SET EXERCISE
Starting at the line that holds "Studying the photo, is", restate every line word for word up to and including the last one in the listing below, and omit all pictures.

RAW DATA
============================================================
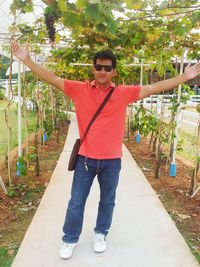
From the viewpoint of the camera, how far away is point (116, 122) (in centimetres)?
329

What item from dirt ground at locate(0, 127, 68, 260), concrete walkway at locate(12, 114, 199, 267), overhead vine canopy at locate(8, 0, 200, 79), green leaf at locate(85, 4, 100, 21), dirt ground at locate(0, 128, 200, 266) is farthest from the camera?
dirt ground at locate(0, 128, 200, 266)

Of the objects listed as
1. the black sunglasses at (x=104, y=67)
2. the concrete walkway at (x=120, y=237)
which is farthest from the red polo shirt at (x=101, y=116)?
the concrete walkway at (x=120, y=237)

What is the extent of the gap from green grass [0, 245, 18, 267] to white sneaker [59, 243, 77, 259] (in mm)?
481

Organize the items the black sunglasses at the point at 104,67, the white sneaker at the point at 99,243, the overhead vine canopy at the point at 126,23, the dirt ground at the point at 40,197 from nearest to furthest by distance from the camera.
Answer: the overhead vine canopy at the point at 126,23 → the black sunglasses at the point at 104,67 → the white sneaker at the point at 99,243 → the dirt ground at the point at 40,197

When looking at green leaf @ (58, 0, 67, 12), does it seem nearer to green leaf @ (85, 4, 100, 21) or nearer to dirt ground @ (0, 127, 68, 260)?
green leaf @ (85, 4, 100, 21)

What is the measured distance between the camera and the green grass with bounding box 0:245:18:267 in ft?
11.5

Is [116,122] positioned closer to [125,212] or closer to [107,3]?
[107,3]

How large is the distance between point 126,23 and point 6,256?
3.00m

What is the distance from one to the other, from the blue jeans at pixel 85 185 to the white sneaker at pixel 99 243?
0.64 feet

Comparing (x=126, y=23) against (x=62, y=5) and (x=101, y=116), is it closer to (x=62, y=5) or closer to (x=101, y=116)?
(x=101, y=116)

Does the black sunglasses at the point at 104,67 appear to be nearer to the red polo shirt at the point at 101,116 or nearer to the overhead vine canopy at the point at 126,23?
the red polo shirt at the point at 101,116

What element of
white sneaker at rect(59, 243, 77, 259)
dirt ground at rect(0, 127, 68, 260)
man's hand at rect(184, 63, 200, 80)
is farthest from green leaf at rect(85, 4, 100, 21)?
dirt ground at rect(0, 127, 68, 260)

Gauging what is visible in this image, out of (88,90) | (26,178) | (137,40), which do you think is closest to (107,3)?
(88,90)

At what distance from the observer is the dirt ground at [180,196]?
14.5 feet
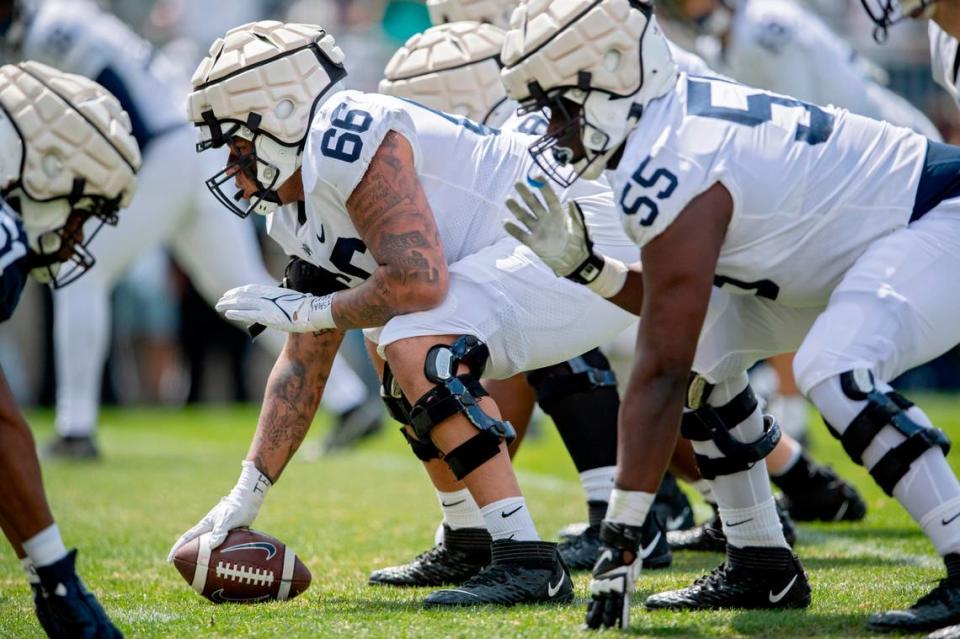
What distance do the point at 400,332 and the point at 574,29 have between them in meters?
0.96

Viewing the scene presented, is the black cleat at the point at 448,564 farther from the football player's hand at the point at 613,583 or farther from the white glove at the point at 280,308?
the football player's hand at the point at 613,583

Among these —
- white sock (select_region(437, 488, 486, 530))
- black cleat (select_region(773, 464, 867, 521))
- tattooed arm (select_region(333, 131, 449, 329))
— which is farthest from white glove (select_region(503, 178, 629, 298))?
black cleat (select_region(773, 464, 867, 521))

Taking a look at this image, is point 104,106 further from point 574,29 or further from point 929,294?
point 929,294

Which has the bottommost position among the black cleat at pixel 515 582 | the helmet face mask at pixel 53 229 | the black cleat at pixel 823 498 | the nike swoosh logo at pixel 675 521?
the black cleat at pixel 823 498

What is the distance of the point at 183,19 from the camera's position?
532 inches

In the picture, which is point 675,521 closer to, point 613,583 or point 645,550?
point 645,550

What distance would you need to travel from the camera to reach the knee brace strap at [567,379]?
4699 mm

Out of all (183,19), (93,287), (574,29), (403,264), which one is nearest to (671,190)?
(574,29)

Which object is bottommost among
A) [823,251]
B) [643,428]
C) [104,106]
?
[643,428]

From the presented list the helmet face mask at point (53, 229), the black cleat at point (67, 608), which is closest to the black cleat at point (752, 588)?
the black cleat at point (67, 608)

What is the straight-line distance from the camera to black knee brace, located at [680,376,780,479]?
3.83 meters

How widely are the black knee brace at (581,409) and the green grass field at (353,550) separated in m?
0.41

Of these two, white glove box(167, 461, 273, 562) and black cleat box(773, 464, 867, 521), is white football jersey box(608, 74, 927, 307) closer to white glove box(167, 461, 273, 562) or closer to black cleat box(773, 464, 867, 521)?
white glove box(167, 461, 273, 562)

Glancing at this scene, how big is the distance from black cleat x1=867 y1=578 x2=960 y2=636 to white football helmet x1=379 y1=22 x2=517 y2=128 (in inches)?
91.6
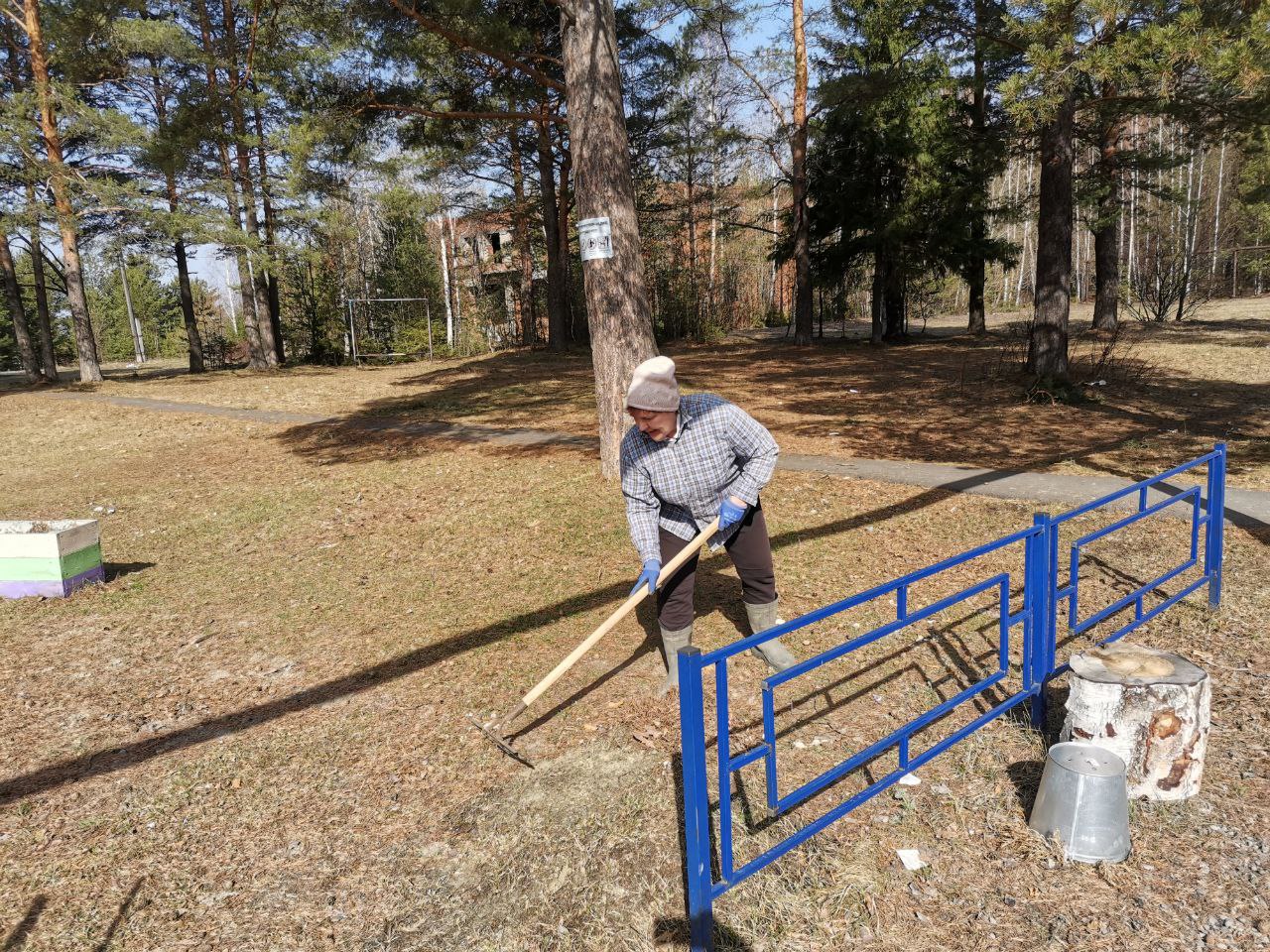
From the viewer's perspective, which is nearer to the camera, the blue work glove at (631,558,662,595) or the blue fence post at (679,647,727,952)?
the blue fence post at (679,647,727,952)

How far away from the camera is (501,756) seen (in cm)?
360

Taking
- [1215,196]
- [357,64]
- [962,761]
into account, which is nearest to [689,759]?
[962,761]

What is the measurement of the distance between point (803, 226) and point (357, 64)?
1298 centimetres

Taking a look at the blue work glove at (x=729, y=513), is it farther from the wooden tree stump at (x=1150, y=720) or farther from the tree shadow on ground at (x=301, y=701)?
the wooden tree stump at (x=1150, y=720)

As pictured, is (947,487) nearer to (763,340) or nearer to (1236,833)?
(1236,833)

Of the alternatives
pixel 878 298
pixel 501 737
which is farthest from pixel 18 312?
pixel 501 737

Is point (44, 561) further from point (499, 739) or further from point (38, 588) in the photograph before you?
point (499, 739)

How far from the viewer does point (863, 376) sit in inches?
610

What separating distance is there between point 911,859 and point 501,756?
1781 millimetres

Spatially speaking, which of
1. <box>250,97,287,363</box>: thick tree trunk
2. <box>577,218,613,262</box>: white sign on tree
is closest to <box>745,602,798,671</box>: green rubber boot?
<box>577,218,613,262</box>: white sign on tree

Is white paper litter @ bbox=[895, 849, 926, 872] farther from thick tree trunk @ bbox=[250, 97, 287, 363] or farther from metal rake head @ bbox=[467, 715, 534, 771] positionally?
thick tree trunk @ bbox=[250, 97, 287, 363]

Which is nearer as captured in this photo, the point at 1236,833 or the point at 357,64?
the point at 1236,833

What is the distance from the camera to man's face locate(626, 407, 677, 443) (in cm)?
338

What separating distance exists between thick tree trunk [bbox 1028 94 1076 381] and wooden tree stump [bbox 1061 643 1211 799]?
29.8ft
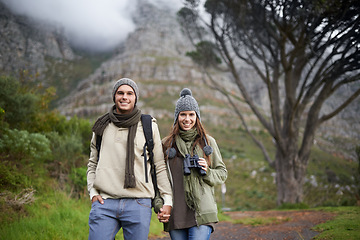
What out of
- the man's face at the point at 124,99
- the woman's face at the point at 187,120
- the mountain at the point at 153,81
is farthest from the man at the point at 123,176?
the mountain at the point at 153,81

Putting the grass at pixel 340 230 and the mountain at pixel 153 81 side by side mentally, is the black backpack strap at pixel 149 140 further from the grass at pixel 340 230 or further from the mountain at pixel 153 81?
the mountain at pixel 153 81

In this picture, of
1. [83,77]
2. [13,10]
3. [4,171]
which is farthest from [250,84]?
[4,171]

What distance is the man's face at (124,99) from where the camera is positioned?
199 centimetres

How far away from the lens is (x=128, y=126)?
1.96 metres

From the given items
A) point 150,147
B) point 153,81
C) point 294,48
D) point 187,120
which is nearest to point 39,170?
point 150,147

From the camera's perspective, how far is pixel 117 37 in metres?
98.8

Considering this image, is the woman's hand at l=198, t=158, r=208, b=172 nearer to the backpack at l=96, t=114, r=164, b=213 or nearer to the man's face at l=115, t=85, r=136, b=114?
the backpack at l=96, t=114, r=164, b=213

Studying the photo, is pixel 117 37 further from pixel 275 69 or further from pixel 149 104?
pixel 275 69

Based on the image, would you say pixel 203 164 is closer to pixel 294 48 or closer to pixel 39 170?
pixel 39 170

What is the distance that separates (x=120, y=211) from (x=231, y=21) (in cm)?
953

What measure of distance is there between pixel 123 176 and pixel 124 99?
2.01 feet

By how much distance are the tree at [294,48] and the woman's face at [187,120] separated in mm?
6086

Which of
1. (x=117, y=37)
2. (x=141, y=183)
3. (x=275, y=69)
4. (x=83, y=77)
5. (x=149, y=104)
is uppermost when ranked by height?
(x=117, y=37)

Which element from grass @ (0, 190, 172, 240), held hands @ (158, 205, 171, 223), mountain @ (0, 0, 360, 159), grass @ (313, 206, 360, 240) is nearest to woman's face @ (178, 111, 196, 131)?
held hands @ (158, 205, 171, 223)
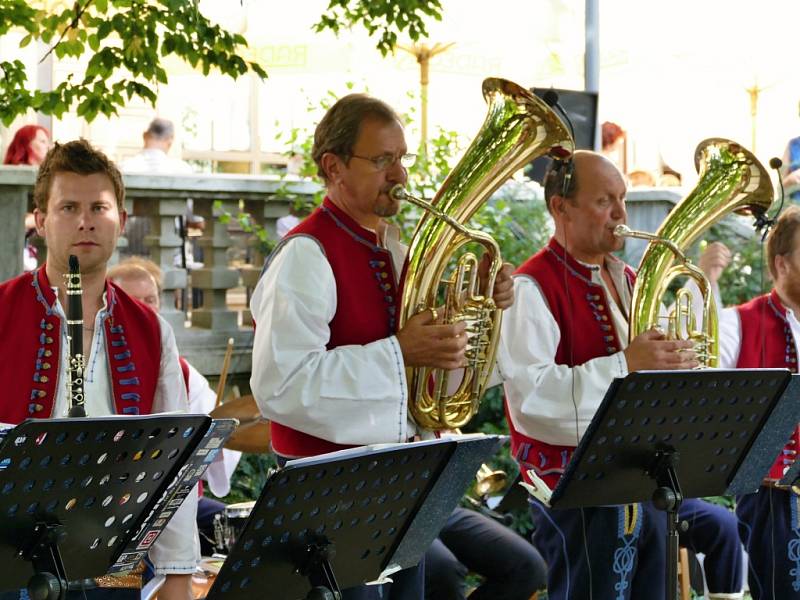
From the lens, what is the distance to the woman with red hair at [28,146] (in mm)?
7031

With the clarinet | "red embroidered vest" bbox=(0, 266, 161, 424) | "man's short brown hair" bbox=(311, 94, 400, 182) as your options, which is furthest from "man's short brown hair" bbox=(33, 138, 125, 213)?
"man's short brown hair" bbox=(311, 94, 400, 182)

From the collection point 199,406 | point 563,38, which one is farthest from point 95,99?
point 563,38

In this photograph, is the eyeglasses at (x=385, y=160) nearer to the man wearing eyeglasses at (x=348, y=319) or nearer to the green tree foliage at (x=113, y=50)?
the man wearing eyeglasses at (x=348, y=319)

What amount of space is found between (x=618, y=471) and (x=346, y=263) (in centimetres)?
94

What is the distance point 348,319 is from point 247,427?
============================================================
WRITTEN RESPONSE
Studying the photo, is pixel 117 37 further from pixel 275 69 or further from pixel 149 104?
pixel 275 69

Based on the image, would you say pixel 203 164 is closer to pixel 294 48 or closer to pixel 39 170?
pixel 39 170

What is the distance that separates (x=120, y=211) from (x=231, y=21) (in cm)?
953

What measure of distance is there between pixel 123 176 and pixel 124 99?
2.01 feet

By how much distance are the tree at [294,48] and the woman's face at [187,120] separated in mm?
6086

Which of
1. (x=117, y=37)
2. (x=141, y=183)
3. (x=275, y=69)
4. (x=83, y=77)
5. (x=149, y=104)
is uppermost when ranked by height?
(x=117, y=37)

Which element from grass @ (0, 190, 172, 240), held hands @ (158, 205, 171, 223), mountain @ (0, 0, 360, 159), grass @ (313, 206, 360, 240) is nearest to woman's face @ (178, 111, 196, 131)?
held hands @ (158, 205, 171, 223)
From the lens, what is the distance to the woman with red hair at [28,146] (in mm)?
7031

With the clarinet | "red embroidered vest" bbox=(0, 266, 161, 424) | "man's short brown hair" bbox=(311, 94, 400, 182) as your options, which is furthest from "man's short brown hair" bbox=(33, 138, 125, 213)?
"man's short brown hair" bbox=(311, 94, 400, 182)

From the collection point 199,406 | point 563,38, which one is farthest from point 95,99?
point 563,38

In this photograph, is the eyeglasses at (x=385, y=160) nearer to the man wearing eyeglasses at (x=348, y=319) or nearer to the green tree foliage at (x=113, y=50)?
the man wearing eyeglasses at (x=348, y=319)

What amount of space is found between (x=618, y=471) and (x=346, y=263) (in centimetres)?
94

What is the distance point 348,319 is from point 247,427?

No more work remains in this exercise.